> **What this task involves**
Will you write out all the entries below exactly?

[Saved entries]
☆ ☆ ☆

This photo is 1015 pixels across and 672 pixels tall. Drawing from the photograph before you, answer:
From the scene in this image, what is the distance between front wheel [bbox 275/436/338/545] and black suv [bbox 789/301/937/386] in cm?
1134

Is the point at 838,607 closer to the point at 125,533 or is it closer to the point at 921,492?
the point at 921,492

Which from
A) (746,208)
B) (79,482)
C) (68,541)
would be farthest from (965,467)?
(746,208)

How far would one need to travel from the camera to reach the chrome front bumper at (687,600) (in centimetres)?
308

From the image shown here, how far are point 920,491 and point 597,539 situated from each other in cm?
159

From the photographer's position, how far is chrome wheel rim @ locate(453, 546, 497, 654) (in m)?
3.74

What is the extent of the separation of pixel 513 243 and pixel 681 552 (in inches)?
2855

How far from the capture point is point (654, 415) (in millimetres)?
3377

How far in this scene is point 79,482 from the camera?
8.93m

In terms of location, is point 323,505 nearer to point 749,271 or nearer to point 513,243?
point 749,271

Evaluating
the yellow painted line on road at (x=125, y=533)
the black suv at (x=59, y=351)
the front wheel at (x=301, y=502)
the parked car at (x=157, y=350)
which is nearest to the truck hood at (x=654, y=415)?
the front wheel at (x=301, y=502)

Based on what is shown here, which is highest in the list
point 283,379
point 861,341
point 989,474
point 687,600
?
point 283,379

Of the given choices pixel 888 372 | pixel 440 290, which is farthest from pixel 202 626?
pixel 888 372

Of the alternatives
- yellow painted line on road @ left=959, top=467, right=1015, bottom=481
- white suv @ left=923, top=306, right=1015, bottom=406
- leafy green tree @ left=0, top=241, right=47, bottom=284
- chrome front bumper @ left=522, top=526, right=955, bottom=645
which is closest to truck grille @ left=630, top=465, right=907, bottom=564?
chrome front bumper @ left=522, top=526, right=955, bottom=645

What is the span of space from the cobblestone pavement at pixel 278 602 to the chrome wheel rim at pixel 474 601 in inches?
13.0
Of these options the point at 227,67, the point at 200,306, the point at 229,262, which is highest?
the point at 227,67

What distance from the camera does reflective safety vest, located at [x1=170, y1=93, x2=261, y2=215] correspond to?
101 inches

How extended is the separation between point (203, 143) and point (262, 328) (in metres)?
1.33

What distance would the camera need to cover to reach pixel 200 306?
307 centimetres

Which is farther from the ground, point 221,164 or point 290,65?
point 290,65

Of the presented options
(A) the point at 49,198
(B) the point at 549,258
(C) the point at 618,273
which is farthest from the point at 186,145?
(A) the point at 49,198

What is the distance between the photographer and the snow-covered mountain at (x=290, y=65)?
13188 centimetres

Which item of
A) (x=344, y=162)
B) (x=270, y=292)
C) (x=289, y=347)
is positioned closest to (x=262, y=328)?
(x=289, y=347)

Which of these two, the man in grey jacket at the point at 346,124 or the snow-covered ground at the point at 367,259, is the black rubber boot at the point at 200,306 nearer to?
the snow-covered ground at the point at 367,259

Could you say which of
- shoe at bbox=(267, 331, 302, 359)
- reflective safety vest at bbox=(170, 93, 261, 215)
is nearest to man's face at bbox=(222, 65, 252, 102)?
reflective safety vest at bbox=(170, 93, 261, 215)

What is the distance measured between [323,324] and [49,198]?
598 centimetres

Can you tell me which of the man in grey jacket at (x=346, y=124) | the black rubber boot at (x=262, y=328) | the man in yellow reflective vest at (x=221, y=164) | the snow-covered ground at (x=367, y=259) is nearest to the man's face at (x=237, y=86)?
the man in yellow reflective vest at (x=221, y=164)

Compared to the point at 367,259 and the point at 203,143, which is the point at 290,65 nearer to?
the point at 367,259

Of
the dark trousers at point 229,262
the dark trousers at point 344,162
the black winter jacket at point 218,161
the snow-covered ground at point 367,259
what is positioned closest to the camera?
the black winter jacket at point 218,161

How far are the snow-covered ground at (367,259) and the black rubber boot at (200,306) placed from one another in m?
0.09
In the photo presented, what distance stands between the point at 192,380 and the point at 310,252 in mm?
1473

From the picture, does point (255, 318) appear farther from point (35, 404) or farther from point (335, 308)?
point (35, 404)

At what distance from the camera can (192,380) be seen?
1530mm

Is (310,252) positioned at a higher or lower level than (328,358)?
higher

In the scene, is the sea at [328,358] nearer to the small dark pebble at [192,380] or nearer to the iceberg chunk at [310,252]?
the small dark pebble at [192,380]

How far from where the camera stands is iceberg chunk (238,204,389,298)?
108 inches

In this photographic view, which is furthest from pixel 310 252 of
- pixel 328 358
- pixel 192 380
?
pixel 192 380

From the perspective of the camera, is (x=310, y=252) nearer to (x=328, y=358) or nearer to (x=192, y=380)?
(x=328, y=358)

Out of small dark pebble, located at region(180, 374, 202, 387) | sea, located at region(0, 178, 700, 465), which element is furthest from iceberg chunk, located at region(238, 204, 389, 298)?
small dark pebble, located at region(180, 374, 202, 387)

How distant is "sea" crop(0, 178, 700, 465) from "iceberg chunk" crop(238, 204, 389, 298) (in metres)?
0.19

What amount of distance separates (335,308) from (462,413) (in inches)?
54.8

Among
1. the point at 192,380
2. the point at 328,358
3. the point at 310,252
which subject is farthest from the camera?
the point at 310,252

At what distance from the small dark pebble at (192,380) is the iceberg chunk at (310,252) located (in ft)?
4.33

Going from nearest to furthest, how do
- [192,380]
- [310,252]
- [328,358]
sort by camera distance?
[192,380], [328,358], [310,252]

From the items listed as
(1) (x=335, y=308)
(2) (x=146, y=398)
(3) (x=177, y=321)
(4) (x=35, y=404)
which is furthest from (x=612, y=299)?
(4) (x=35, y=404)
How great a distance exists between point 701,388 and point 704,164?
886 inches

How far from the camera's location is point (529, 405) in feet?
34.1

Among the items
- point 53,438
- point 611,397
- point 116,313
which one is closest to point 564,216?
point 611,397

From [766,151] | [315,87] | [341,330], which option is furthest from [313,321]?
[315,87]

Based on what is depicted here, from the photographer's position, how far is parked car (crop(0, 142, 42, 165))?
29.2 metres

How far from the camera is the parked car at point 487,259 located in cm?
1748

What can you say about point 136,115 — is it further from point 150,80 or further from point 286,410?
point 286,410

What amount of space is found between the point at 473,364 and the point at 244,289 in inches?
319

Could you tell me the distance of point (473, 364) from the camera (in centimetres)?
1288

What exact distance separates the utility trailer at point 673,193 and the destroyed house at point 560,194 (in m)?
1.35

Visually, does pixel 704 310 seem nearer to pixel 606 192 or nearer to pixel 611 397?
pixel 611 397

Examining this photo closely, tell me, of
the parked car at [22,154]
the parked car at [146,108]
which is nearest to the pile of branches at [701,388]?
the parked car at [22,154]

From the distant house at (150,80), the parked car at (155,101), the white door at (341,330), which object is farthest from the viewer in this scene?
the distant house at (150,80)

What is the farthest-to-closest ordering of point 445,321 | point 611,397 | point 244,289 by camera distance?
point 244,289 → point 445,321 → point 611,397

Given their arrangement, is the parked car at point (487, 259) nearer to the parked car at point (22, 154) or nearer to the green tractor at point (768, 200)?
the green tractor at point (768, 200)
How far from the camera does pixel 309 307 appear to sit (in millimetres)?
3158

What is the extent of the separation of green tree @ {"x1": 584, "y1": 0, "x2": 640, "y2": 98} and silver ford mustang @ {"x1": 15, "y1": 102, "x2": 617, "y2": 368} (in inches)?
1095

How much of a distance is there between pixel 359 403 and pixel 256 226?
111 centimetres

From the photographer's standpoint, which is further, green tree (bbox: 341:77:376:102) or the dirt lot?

☆ ☆ ☆

> **Reply to the exercise**
This photo is 1015 pixels across and 672 pixels tall. Drawing from the photograph before you, answer:
From the scene in this image, what is the distance between front wheel [bbox 275/436/338/545] and black suv [bbox 789/301/937/386] in cm?
1134

Is the point at 838,607 closer to the point at 125,533 or is it closer to the point at 921,492?
the point at 921,492

Which from
A) (746,208)
B) (79,482)
C) (68,541)
would be farthest from (965,467)?
(746,208)

How far would one need to travel from the camera to reach the chrome front bumper at (687,600) (in centimetres)?
308

From the image shown here, how far are point 920,491 and point 597,539 situated from each other in cm?
159

From the photographer's position, how far is chrome wheel rim @ locate(453, 546, 497, 654) (in m)?
3.74

What is the extent of the separation of pixel 513 243 and pixel 681 552 (in inches)?
2855

How far from the capture point is point (654, 415) (in millimetres)?
3377

How far in this scene is point 79,482 from the camera?
8.93m

In terms of location, is point 323,505 nearer to point 749,271 or nearer to point 513,243?
point 749,271

Evaluating
the yellow painted line on road at (x=125, y=533)
the black suv at (x=59, y=351)
the front wheel at (x=301, y=502)
the parked car at (x=157, y=350)
which is nearest to the truck hood at (x=654, y=415)?
the front wheel at (x=301, y=502)

Based on what is shown here, which is highest in the list
point 283,379
point 861,341
point 989,474
point 687,600
?
point 283,379

Of the given choices pixel 888 372 | pixel 440 290, which is farthest from pixel 202 626?
pixel 888 372

Of the alternatives
- yellow painted line on road @ left=959, top=467, right=1015, bottom=481
- white suv @ left=923, top=306, right=1015, bottom=406
- leafy green tree @ left=0, top=241, right=47, bottom=284
- chrome front bumper @ left=522, top=526, right=955, bottom=645
which is closest to truck grille @ left=630, top=465, right=907, bottom=564?
chrome front bumper @ left=522, top=526, right=955, bottom=645

What is the span of space from the cobblestone pavement at pixel 278 602 to the chrome wheel rim at pixel 474 601 in inches?
13.0
Of these options the point at 227,67, the point at 200,306, the point at 229,262, which is highest?
the point at 227,67

What distance from the camera does reflective safety vest, located at [x1=170, y1=93, x2=261, y2=215] correspond to?
101 inches

How extended is the separation between point (203, 143) and point (262, 328) (in metres)?
1.33

What distance would the camera need to cover to reach pixel 200 306?
307 centimetres

Which is farther from the ground, point 221,164 or point 290,65?
point 290,65

Of the presented options
(A) the point at 49,198
(B) the point at 549,258
(C) the point at 618,273
which is farthest from the point at 186,145?
(A) the point at 49,198

What is the distance between the photographer and the snow-covered mountain at (x=290, y=65)?
13188 centimetres

Which item of
A) (x=344, y=162)
B) (x=270, y=292)
C) (x=289, y=347)
is positioned closest to (x=262, y=328)?
(x=289, y=347)

Which of these two, the man in grey jacket at the point at 346,124 or the snow-covered ground at the point at 367,259, is the black rubber boot at the point at 200,306 nearer to?
the snow-covered ground at the point at 367,259

Could you say which of
- shoe at bbox=(267, 331, 302, 359)
- reflective safety vest at bbox=(170, 93, 261, 215)
is nearest to man's face at bbox=(222, 65, 252, 102)?
reflective safety vest at bbox=(170, 93, 261, 215)

What is the distance measured between [323,324] and [49,198]?
598 centimetres

Can you tell me which of the man in grey jacket at (x=346, y=124) | the black rubber boot at (x=262, y=328) | the man in yellow reflective vest at (x=221, y=164) | the snow-covered ground at (x=367, y=259) is nearest to the man's face at (x=237, y=86)?
the man in yellow reflective vest at (x=221, y=164)

Compared to the point at 367,259 and the point at 203,143, which is the point at 290,65 nearer to?
the point at 367,259

Of
the dark trousers at point 229,262
the dark trousers at point 344,162
the black winter jacket at point 218,161
the snow-covered ground at point 367,259
what is positioned closest to the camera?
the black winter jacket at point 218,161

How far are the snow-covered ground at (367,259) and the black rubber boot at (200,306) placed from one another in m?
0.09
In the photo presented, what distance stands between the point at 192,380 and the point at 310,252 in mm?
1473

From the picture, does point (255, 318) appear farther from point (35, 404) or farther from point (335, 308)?
point (35, 404)

At what distance from the camera can (192,380) be seen?
1530mm

Is (310,252) positioned at a higher or lower level than (328,358)?
higher

In the scene, is the sea at [328,358] nearer to the small dark pebble at [192,380] or nearer to the iceberg chunk at [310,252]?
the small dark pebble at [192,380]

How far from where the camera stands is iceberg chunk (238,204,389,298)?
108 inches

In this photographic view, which is furthest from pixel 310 252 of
- pixel 328 358
- pixel 192 380
?
pixel 192 380

From the perspective of the camera, is (x=310, y=252) nearer to (x=328, y=358) or nearer to (x=192, y=380)?
(x=328, y=358)

Out of small dark pebble, located at region(180, 374, 202, 387) | sea, located at region(0, 178, 700, 465), which element is furthest from iceberg chunk, located at region(238, 204, 389, 298)?
small dark pebble, located at region(180, 374, 202, 387)

How distant is "sea" crop(0, 178, 700, 465) from "iceberg chunk" crop(238, 204, 389, 298) (in metres)?
0.19

What amount of distance separates (335,308) from (462,413) (in inches)?
54.8

Among
1. the point at 192,380
2. the point at 328,358
3. the point at 310,252
which subject is farthest from the camera?
the point at 310,252

At what distance from the small dark pebble at (192,380) is the iceberg chunk at (310,252) located (in ft)?
4.33

Going from nearest to furthest, how do
- [192,380]
- [310,252]
- [328,358]
sort by camera distance?
[192,380], [328,358], [310,252]

From the items listed as
(1) (x=335, y=308)
(2) (x=146, y=398)
(3) (x=177, y=321)
(4) (x=35, y=404)
which is furthest from (x=612, y=299)?
(4) (x=35, y=404)
How great a distance exists between point 701,388 and point 704,164?
886 inches

How far from the camera's location is point (529, 405) in feet?
34.1

Among the items
- point 53,438
- point 611,397
- point 116,313
which one is closest to point 564,216?
point 611,397

From [766,151] | [315,87] | [341,330], which option is furthest from [313,321]?
[315,87]

Based on what is depicted here, from the photographer's position, how far is parked car (crop(0, 142, 42, 165))?
29.2 metres

How far from the camera is the parked car at point 487,259 located in cm?
1748

What can you say about point 136,115 — is it further from point 150,80 or further from point 286,410?
point 286,410

What amount of space is found between the point at 473,364 and the point at 244,289 in inches?
319

Could you tell me the distance of point (473, 364) from the camera (in centimetres)?
1288

What exact distance separates the utility trailer at point 673,193 and the destroyed house at point 560,194 (in m)?
1.35

Visually, does pixel 704 310 seem nearer to pixel 606 192 or nearer to pixel 611 397?
pixel 611 397

Examining this photo closely, tell me, of
the parked car at [22,154]
the parked car at [146,108]
which is nearest to the pile of branches at [701,388]?
the parked car at [22,154]

From the distant house at (150,80), the parked car at (155,101), the white door at (341,330), which object is farthest from the viewer in this scene?
the distant house at (150,80)

What is the farthest-to-closest ordering of point 445,321 | point 611,397 | point 244,289 by camera distance?
point 244,289 → point 445,321 → point 611,397

Given their arrangement, is the parked car at point (487, 259) nearer to the parked car at point (22, 154) or nearer to the green tractor at point (768, 200)?
the green tractor at point (768, 200)
How far from the camera does pixel 309 307 appear to sit (in millimetres)?
3158

What is the extent of the separation of green tree @ {"x1": 584, "y1": 0, "x2": 640, "y2": 98} and silver ford mustang @ {"x1": 15, "y1": 102, "x2": 617, "y2": 368} (in inches)?
1095

How much of a distance is there between pixel 359 403 and pixel 256 226?
111 centimetres

From the photographer's standpoint, which is further, green tree (bbox: 341:77:376:102) or the dirt lot?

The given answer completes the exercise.